MATERIAL SHOWN
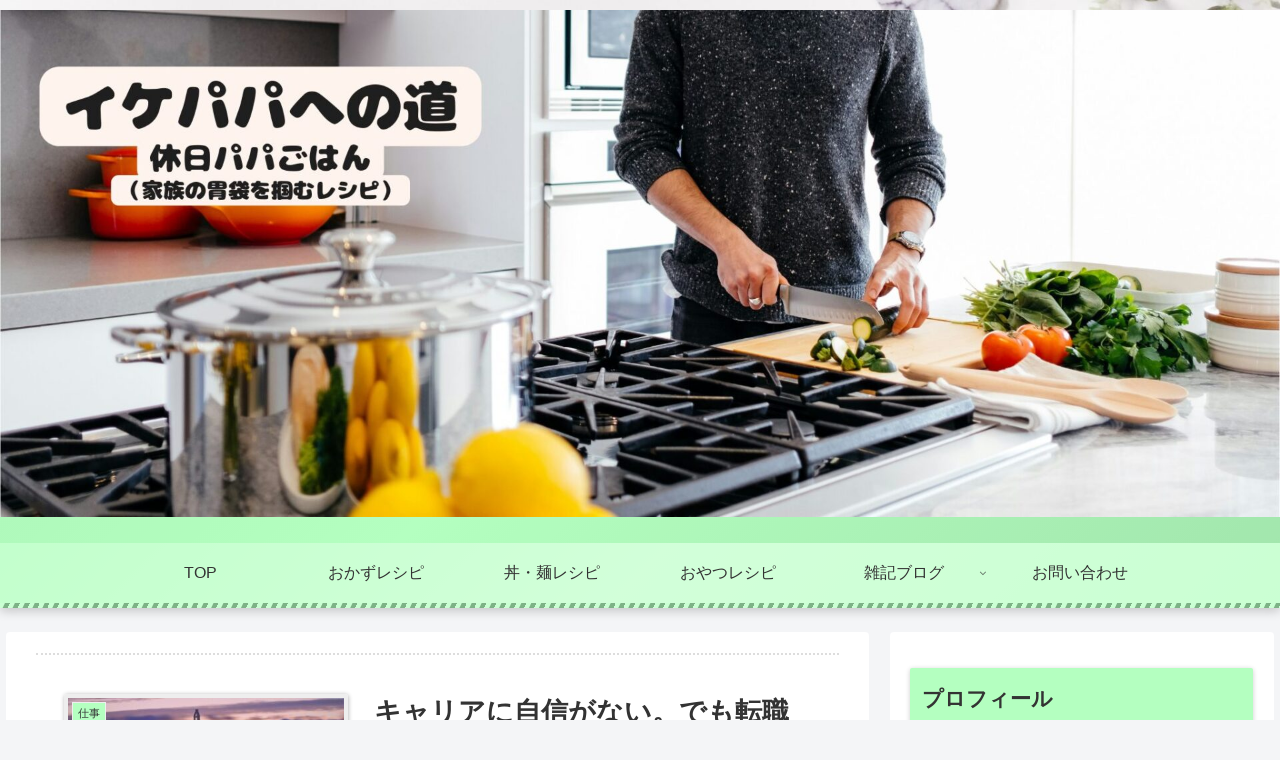

--- FILE ---
content_type: text/html; charset=utf-8
request_url: https://www.google.com/recaptcha/api2/aframe
body_size: -87
content:
<!DOCTYPE HTML><html><head><meta http-equiv="content-type" content="text/html; charset=UTF-8"></head><body><script nonce="6s34uAN3R4MjtoTdtnkKMw">/** Anti-fraud and anti-abuse applications only. See google.com/recaptcha */ try{var clients={'sodar':'https://pagead2.googlesyndication.com/pagead/sodar?'};window.addEventListener("message",function(a){try{if(a.source===window.parent){var b=JSON.parse(a.data);var c=clients[b['id']];if(c){var d=document.createElement('img');d.src=c+b['params']+'&rc='+(localStorage.getItem("rc::a")?sessionStorage.getItem("rc::b"):"");window.document.body.appendChild(d);sessionStorage.setItem("rc::e",parseInt(sessionStorage.getItem("rc::e")||0)+1);localStorage.setItem("rc::h",'1769157095047');}}}catch(b){}});window.parent.postMessage("_grecaptcha_ready", "*");}catch(b){}</script></body></html>

--- FILE ---
content_type: application/javascript; charset=utf-8;
request_url: https://dalc.valuecommerce.com/app3?p=887372830&_s=https%3A%2F%2Fikepapablog.com%2Fpage%2F3%2F&vf=iVBORw0KGgoAAAANSUhEUgAAAAMAAAADCAYAAABWKLW%2FAAAAMElEQVQYV2NkFGP4nxFryFDde5eBsShF6D8LmwHDFIX9DIy5XF3%2F5z3zYngooMMAAOl0DHR%2FfsCuAAAAAElFTkSuQmCC
body_size: 897
content:
vc_linkswitch_callback({"t":"697331e6","r":"aXMx5gAB4oUSdmpCCooD7AqKCJR4Qw","ub":"aXMx5AAOcmQSdmpCCooBbQqKC%2FDU7A%3D%3D","vcid":"-lXe4YdoVSmC4lRc7zOZy-byXU3vFJwWrGRWyKo1-Xo","vcpub":"0.123525","paypaystep.yahoo.co.jp":{"a":"2826703","m":"2201292","g":"392b0e018c"},"af-mark.jp":{"a":"2491929","m":"2784542","g":"b983c5928c"},"rikunabi-next.yahoo.co.jp":{"a":"2491929","m":"2784542","g":"b983c5928c"},"mini-shopping.yahoo.co.jp":{"a":"2826703","m":"2201292","g":"392b0e018c"},"shopping.geocities.jp":{"a":"2826703","m":"2201292","g":"392b0e018c"},"l":4,"shopping.yahoo.co.jp":{"a":"2826703","m":"2201292","g":"392b0e018c"},"next.rikunabi.com":{"a":"2491929","m":"2784542","g":"b983c5928c"},"p":887372830,"paypaymall.yahoo.co.jp":{"a":"2826703","m":"2201292","g":"392b0e018c"},"s":3611584,"approach.yahoo.co.jp":{"a":"2826703","m":"2201292","g":"392b0e018c"}})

ACTION ITEM
Return the lines above, starting at the one that contains "content_type: application/javascript; charset=utf-8;" and running through the last, exactly as they appear, with no extra lines.

ANSWER BOX
content_type: application/javascript; charset=utf-8;
request_url: https://dalc.valuecommerce.com/app3?p=887372830&_s=https%3A%2F%2Fikepapablog.com%2Fpage%2F3%2F&vf=iVBORw0KGgoAAAANSUhEUgAAAAMAAAADCAYAAABWKLW%2FAAAAMElEQVQYV2NkFGP4nxFryFDde5eBsShF6D8LmwHDFIX9DIy5XF3%2F5z3zYngooMMAAOl0DHR%2FfsCuAAAAAElFTkSuQmCC
body_size: 897
content:
vc_linkswitch_callback({"t":"697331e6","r":"aXMx5gAB4oUSdmpCCooD7AqKCJR4Qw","ub":"aXMx5AAOcmQSdmpCCooBbQqKC%2FDU7A%3D%3D","vcid":"-lXe4YdoVSmC4lRc7zOZy-byXU3vFJwWrGRWyKo1-Xo","vcpub":"0.123525","paypaystep.yahoo.co.jp":{"a":"2826703","m":"2201292","g":"392b0e018c"},"af-mark.jp":{"a":"2491929","m":"2784542","g":"b983c5928c"},"rikunabi-next.yahoo.co.jp":{"a":"2491929","m":"2784542","g":"b983c5928c"},"mini-shopping.yahoo.co.jp":{"a":"2826703","m":"2201292","g":"392b0e018c"},"shopping.geocities.jp":{"a":"2826703","m":"2201292","g":"392b0e018c"},"l":4,"shopping.yahoo.co.jp":{"a":"2826703","m":"2201292","g":"392b0e018c"},"next.rikunabi.com":{"a":"2491929","m":"2784542","g":"b983c5928c"},"p":887372830,"paypaymall.yahoo.co.jp":{"a":"2826703","m":"2201292","g":"392b0e018c"},"s":3611584,"approach.yahoo.co.jp":{"a":"2826703","m":"2201292","g":"392b0e018c"}})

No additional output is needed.